The case against Wade is simple and watertight. He's currently a very useful player, but that's not likely to hold until the Heat are prepared to win again.
While the veteran finished second among all shooting guards in player efficiency rating in 2013-14, per ESPN, he posted the third-lowest figure of his career—after his rookie season and his injury-ravaged 2007-08.
This points to the salient Wade story right now: deterioration. The guard is slipping each season—though, because the peak from which his decline began was so high, it was hidden for a time. It isn't hidden anymore.
According to Basketball-Reference, Wade has scored fewer points per 100 possessions in each successive season since 2008-09, dipping from 41.8 down to 30.5 last year.
Blocks and free-throw attempts are good indicators of athleticism. Wade averaged 0.5 swats and 4.8 FTAs per outing in 2013-14—the lowest marks he's ever posted. Stats in general are good indicators of value: Wade was comfortably under his career averages in points, steals, blocks, assists, offensive rebounds, defensive rebounds, free-throw attempts and free-throw percentage in 2013-14. At nearly every component part of basketball, the aging guard was less effective than usual.
The advanced metrics agree. Next to, again, his rookie season and a 2007-08 campaign that ended with his being shut down with an ailing knee, Wade put up the lowest win shares per 48 minutes, win shares and PER he ever has.

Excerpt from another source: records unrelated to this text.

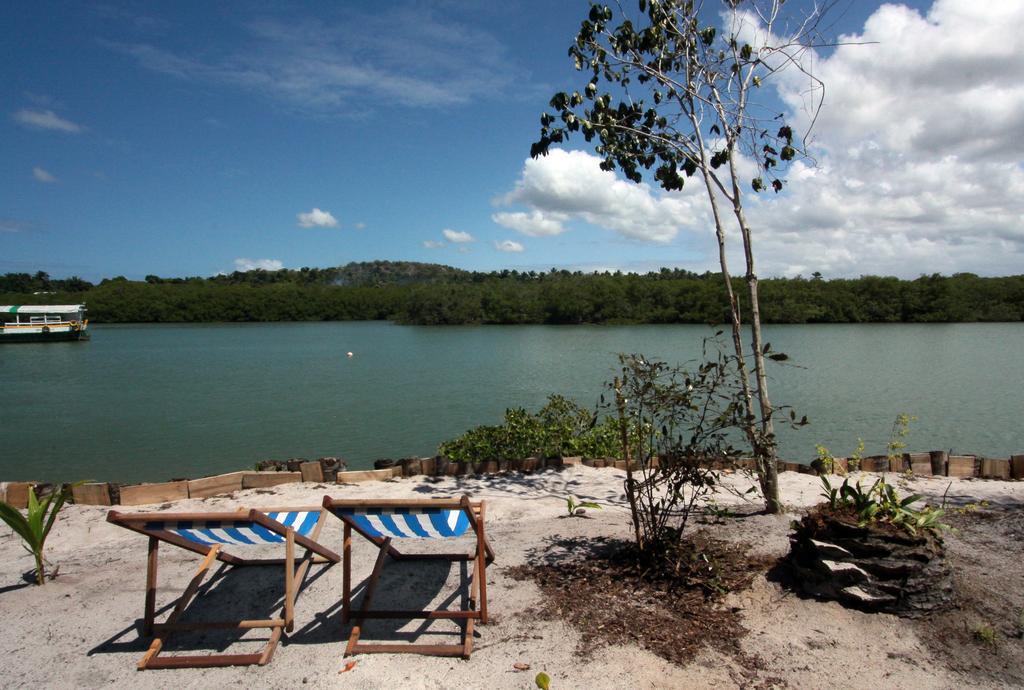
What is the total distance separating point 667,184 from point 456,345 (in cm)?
3126

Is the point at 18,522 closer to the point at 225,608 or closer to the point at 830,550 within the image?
the point at 225,608

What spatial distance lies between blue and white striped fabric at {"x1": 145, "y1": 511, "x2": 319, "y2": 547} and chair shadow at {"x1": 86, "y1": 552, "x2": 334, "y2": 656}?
34cm

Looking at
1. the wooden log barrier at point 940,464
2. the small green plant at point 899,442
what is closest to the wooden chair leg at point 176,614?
the small green plant at point 899,442

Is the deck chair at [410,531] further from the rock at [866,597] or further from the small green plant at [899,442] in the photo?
the small green plant at [899,442]

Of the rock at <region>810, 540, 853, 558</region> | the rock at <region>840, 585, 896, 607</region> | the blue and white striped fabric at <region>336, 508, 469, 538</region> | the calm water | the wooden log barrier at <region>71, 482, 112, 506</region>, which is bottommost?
the calm water

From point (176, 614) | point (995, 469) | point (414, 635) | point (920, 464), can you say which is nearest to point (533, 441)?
point (920, 464)

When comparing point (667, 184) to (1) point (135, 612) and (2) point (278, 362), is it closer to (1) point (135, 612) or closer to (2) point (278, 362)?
(1) point (135, 612)

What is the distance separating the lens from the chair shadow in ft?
11.6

And the lone area of his game where Wade is still elite—efficient scoring; the guard posted a career-best true shooting percentage of 58.8 in 2013-14—seems a function not of his skill as much as exogenous forces. The fact of LeBron James on the floor soaked up so much defensive attention that it created space for Wade to slash to the basket unimpeded. He routinely got looks he simply won't get without his departed teammate.
And then there's Wade's defense, which is collapsing. Writing about his dreadful performance in the NBA Finals against the San Antonio Spurs, Deadspin's Sean Newell described Wade as "ambling around the court like a video game character who's been abandoned by his player." Not incidentally, the Spurs set Finals records for offensive rating and effective field-goal percentage, according to ESPN's Kevin Pelton (subscription required).
The evidence is overwhelming: Wade is fading. Fast. And unless the Heat manage to reload much sooner than seems possible at the moment, it's difficult to believe the future Hall of Famer will still be an asset when Miami is ready to make another Finals push.
But here's the thing: None of this means the Heat were wrong to re-sign Wade. The stated objective of professional sports teams is to win championships, but—heresy alert!—titles are really a means to an end. And that end is creating a meaningful and entertaining experience for customers, for fans.
Rings are, of course, a really effective way of accomplishing this. But they're not the only consideration. There's a certain pleasure people take in watching a great—and that's what Wade is, a capital G great—play his entire career with one team. No messy divorce, no breakup: The player belongs to the fans and they to him. It allows the city in question an uncompromised memory of that player and what he and his team achieved. It's a nostalgia enabler.
Someday, probably not terribly far from now, Wade will retire as a member of the Miami Heat. He'll have a tearful press conference, take a farewell tour across the league and might play the final game of his distinguished career in front of a packed AmericanAirlines Arena. The fans will wear No. 3 jerseys and think of the three Larry O'Brien Trophies Wade helped deliver them. They'll love him in an unambiguous way and feel loved in return.
There's little doubt where his resides.